===== TEXT PROVIDED
Poor folks. The House Republicans are gearing up for the unveiling of their big select committee to keep Benghazi in the news, and lo and behold, it turns out that Benghazi is going to be in the news anyway, with the (or an) alleged ringleader facing the bar of American justice. Not exactly the backdrop they had in mind. “Why hasn’t anyone been brought to justice?” has been, admittedly, the second-order question Republicans have been asking, the first-order questions relating of course to whether there was some kind of cover-up. But even so, the question was sure to feature strongly in the GOP hearings. It’s not hard to imagine that a full week might have been slated to be devoted to that question, a week of great merriment and ribaldry over at The Daily Caller and the Free Beacon that will not, alas, come to pass.

The best they can do now is echo the Ayotte line about Miranda rights. The very phrase is guaranteed to spike the blood pressure of right-wingers. But the facts are plain and worth repeating quickly, even though they’re well known: Our track record of convicting terrorists in civilian courts is far superior to the track record of military tribunals.

Up through 2011, according to the NYU Law School Center for Law and Security, the Bush and Obama administrations had commenced the prosecution of more than 300 cases in civilian courts; 204 cases were resolved, with 177 convictions, for an 87 percent conviction rate (PDF). By contrast, we convicted via military tribunal up through 2011 a grand total of seven defendants.
==========
ASSIGNMENT
Continue the commentary on the Benghazi suspect and terrorism trials in civilian courts, picking up right after its last sentence.
===== EXTRACTED DATA
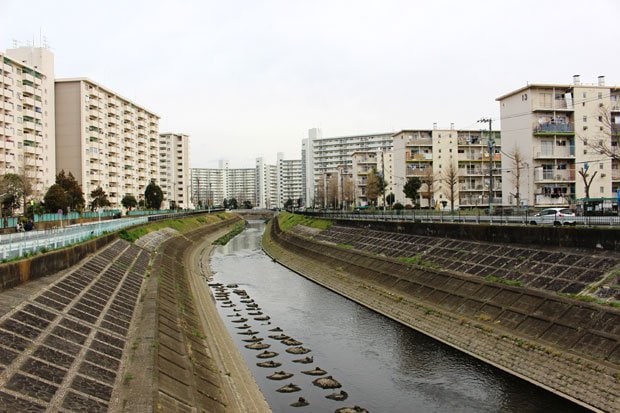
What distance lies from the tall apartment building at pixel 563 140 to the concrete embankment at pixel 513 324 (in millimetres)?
23990

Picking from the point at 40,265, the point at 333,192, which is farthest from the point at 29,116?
the point at 333,192

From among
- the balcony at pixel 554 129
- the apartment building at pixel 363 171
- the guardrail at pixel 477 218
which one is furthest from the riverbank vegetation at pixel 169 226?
the balcony at pixel 554 129

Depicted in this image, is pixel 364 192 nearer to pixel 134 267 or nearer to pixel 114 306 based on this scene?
pixel 134 267

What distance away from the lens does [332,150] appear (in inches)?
6698

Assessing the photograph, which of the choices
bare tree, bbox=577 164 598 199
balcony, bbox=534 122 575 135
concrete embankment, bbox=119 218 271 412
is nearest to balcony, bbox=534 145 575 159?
balcony, bbox=534 122 575 135

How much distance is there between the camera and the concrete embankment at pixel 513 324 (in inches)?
639

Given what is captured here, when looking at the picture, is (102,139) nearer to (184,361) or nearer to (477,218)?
(477,218)

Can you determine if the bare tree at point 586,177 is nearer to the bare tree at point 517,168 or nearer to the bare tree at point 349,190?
the bare tree at point 517,168

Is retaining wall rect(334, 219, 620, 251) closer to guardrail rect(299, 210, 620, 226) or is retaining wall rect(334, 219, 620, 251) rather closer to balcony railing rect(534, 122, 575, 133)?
guardrail rect(299, 210, 620, 226)

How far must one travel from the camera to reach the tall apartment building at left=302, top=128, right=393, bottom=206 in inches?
6417

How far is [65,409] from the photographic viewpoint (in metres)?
11.0

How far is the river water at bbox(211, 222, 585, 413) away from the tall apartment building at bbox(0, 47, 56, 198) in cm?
4965

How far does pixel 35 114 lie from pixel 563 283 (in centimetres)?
7936

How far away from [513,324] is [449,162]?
6073cm
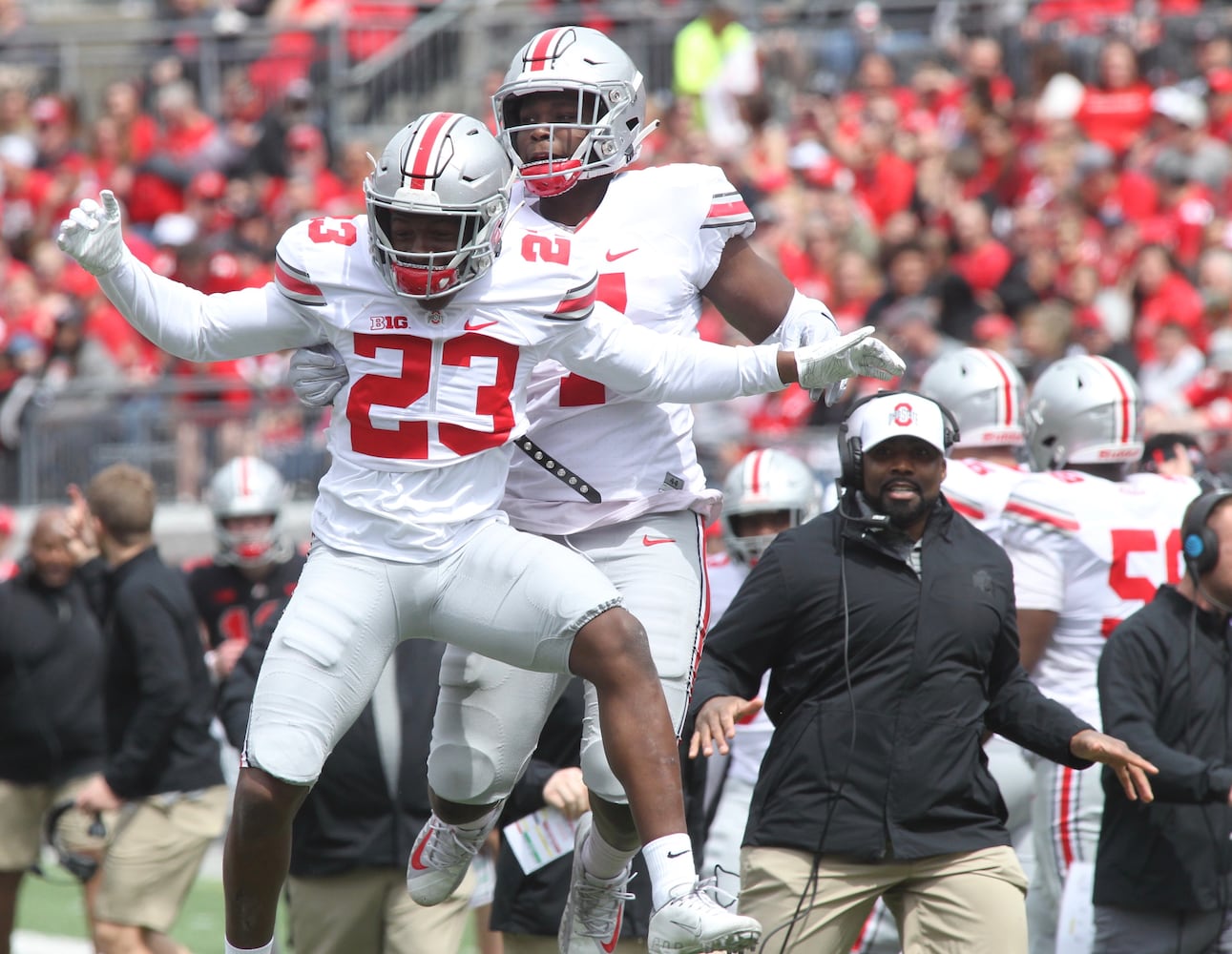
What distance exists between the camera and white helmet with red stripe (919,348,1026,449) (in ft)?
21.9

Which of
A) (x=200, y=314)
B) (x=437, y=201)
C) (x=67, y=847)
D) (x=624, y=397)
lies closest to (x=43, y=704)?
(x=67, y=847)

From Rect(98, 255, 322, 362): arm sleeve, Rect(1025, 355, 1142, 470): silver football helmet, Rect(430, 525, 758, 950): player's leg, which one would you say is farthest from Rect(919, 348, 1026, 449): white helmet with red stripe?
Rect(98, 255, 322, 362): arm sleeve

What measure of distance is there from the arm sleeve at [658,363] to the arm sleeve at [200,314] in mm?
632

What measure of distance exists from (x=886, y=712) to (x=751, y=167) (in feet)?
32.0

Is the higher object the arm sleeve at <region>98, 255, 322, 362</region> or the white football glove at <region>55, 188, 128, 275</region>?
the white football glove at <region>55, 188, 128, 275</region>

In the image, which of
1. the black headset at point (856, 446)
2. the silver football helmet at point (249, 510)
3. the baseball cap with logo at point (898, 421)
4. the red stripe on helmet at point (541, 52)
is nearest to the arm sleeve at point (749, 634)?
the black headset at point (856, 446)

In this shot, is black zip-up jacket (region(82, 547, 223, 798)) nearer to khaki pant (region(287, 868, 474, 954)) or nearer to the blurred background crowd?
khaki pant (region(287, 868, 474, 954))

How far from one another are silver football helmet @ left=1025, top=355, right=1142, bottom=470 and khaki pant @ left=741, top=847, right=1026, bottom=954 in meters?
1.75

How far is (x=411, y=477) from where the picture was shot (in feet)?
14.8

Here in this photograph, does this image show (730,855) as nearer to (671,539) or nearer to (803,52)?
(671,539)

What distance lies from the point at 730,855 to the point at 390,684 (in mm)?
1237

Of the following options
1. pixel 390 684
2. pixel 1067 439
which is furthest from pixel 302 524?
pixel 1067 439

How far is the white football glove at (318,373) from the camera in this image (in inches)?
180

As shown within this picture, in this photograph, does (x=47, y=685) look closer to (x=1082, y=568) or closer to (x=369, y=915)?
(x=369, y=915)
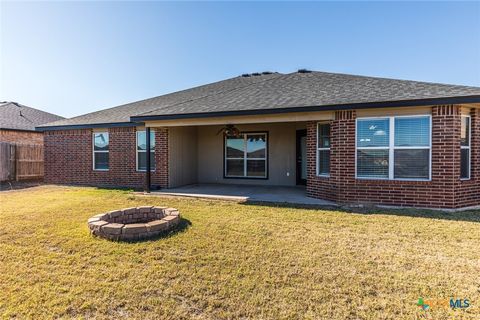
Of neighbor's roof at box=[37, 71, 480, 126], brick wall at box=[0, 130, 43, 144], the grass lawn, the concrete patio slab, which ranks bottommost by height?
the grass lawn

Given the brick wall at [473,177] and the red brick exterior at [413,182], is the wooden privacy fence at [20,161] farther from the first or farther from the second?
the brick wall at [473,177]

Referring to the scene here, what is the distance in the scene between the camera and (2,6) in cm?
836

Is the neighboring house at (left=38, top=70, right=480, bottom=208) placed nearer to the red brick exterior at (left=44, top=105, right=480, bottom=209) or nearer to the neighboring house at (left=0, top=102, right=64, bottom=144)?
the red brick exterior at (left=44, top=105, right=480, bottom=209)

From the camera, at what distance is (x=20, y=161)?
13570mm

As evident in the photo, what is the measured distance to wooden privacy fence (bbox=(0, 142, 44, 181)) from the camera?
42.9 feet

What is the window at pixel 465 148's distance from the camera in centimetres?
698

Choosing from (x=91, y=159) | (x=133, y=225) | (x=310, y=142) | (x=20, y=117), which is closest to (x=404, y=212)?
(x=310, y=142)

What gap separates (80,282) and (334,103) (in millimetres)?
6604

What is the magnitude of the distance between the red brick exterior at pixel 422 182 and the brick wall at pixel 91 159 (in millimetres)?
5958

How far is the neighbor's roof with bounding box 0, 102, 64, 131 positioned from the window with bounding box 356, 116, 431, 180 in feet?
54.9

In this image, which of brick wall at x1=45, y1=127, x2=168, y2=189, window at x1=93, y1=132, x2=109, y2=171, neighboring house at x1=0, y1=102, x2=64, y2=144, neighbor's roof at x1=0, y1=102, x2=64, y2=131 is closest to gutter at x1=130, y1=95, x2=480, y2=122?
brick wall at x1=45, y1=127, x2=168, y2=189

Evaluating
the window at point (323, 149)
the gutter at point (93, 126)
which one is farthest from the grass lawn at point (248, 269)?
the gutter at point (93, 126)

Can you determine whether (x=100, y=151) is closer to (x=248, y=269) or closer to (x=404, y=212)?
(x=248, y=269)

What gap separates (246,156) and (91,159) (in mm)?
6538
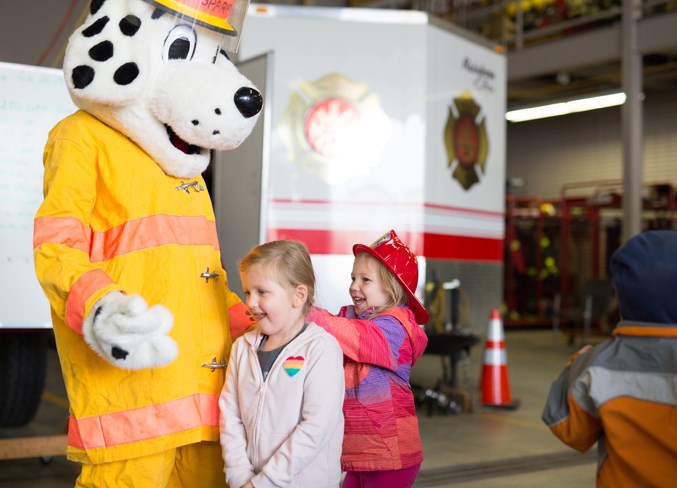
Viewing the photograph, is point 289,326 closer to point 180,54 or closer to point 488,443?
point 180,54

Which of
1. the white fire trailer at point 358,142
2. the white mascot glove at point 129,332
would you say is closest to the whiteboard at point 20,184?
the white fire trailer at point 358,142

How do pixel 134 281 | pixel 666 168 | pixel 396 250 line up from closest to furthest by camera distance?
1. pixel 134 281
2. pixel 396 250
3. pixel 666 168

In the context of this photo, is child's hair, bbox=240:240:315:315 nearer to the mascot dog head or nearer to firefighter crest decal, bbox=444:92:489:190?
the mascot dog head

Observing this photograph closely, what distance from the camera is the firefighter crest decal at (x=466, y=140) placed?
19.7 feet

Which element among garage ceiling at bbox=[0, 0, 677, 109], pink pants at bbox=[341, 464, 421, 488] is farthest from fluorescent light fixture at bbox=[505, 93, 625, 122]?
pink pants at bbox=[341, 464, 421, 488]

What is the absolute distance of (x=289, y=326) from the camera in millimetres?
2092

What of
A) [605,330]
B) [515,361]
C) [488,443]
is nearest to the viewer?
[488,443]

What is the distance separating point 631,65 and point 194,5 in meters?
9.55

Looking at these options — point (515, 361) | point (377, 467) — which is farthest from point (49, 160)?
point (515, 361)

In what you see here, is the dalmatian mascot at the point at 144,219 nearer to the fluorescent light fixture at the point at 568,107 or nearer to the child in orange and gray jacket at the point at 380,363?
the child in orange and gray jacket at the point at 380,363

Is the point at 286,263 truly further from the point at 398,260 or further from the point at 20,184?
the point at 20,184

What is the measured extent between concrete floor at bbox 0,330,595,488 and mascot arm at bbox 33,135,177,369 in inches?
98.1

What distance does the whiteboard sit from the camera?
3939 millimetres

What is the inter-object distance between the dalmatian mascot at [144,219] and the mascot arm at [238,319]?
0.10 meters
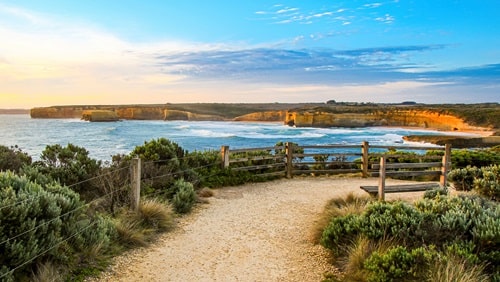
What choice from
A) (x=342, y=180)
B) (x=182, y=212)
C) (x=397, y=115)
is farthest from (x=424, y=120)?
(x=182, y=212)

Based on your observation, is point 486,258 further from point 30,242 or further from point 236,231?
point 30,242

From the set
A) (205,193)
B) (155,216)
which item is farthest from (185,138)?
(155,216)

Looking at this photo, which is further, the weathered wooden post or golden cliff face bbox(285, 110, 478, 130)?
golden cliff face bbox(285, 110, 478, 130)

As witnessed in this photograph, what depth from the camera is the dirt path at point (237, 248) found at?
5.21 m

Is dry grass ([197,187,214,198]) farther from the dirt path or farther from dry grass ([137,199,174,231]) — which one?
dry grass ([137,199,174,231])

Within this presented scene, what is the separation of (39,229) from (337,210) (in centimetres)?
502

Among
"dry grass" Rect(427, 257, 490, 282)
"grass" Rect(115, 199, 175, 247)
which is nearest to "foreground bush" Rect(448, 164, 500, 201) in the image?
==========
EXPECTED ANSWER
No one that I can find on deadline has been keeping those numbers quite so assiduously since then, but all we have to do is engage the old memory banks for a few moments to know that the more recent years have held to pattern. Why, it was only a month ago that federal prosecutors in Manhattan won the conviction, on all counts, of Mostafa Kemal Mostafa, the British imam who orchestrated the violent kidnappings of American, British, and Australian tourists in Yemen. It took six weeks, and Mostafa himself spent several days on the stand. But he’s headed to the hoosegow, and the jury foreman, a guy from Westchester County who works for Xerox, said there was “no doubt in my mind” that Mostafa got a fair trial.

I don’t know about you, but I rather like the idea of a guy who works for Xerox, otherwise known as a citizen of the United States, passing judgment on someone like Mostafa. That is what we do. Well, that is what we do at our best, when we’re lucky, when a bunch of war-mad demagogues don’t succeed in scaring Americans into thinking that we have to abandon our best principles to keep the country safe.

It does take some gall. Here we sit with Iraq unraveling in precisely the way some of the war’s opponents predicted. Joe Biden’s old suggestion about making three countries out of Iraq may or may not be the best solution here, but it sure doesn’t look crazy now, even though he was sneeringly pooh-poohed by the people who swore that the war would lead to a garden of multiplying democracies. And who’s the guy who said it was a “dumb war”? Oh, right, Obama. And yet he is left to try to fix the world-historic tragedy they created.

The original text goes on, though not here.